When she finished dusting, she turned her attention to the bed. “Several hours after death the sphincter and bladder muscles relax,” she said softly. “It isn’t right to spend an eternity in soiled underwear. I’ll clean you, okay?” She pulled back the covers and stripped off the nightdress. Wearing the socks like gloves she washed the woman’s thighs and buttocks, and then dressed her in a tan skirt, a garden-hose-green sweater, and a burgundy headscarf. She looked like a bouquet of roses. Akhmed had told her that his wife hadn’t walked in more than two years, so after pulling on the last pair of clean socks, she wedged the woman’s feet into a pair of sneakers. “Now you can walk wherever you want.”

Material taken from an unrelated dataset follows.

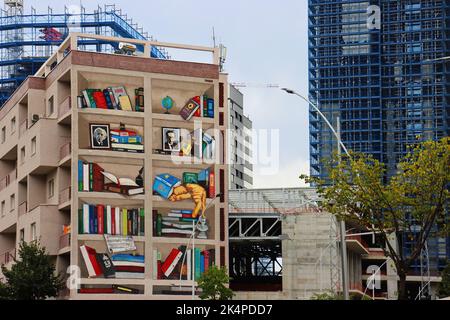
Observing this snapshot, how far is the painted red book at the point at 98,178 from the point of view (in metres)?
78.6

After cleaning and dressing the woman, she returned to the manila envelope and collection of pages she’d found hidden beneath her body. The manila envelope was addressed: For K, 56 Eldár Forest Service Road. This K, whoever he was, lived only a handful of houses away. She set it aside and picked up the fastened pages. They appeared to form a letter or journal entry. The first sentence read: This is about your father. She flipped to the last page to read the last sentence, as was her custom, then moved up to the last paragraph, and then the last page:

There is little ink left in the pen, even less energy in my hand, and the time has come. This story ends where you begin. You were born in a hospital. I drove your mother and father in the truck I purchased my son for his sixteenth birthday. Your mother’s face was as red as the paint. Your father kept telling me to drive faster. The maternity ward was on the fourth floor of the hospital. Your father and I helped your mother climb the stairs. When her feet failed, we carried her. She was worried her hips would crush you. Even before you were born, she worried for you. It was amazing to see her love you before you even met. Perhaps our deepest love is already inscribed within us, so its object doesn’t create a new word but instead allows us to read the one written. For their entire lives, even before they met, your mother and father held their love for you inside their hearts like an acorn holds an oak tree. You were their rain and sun, their morning and night.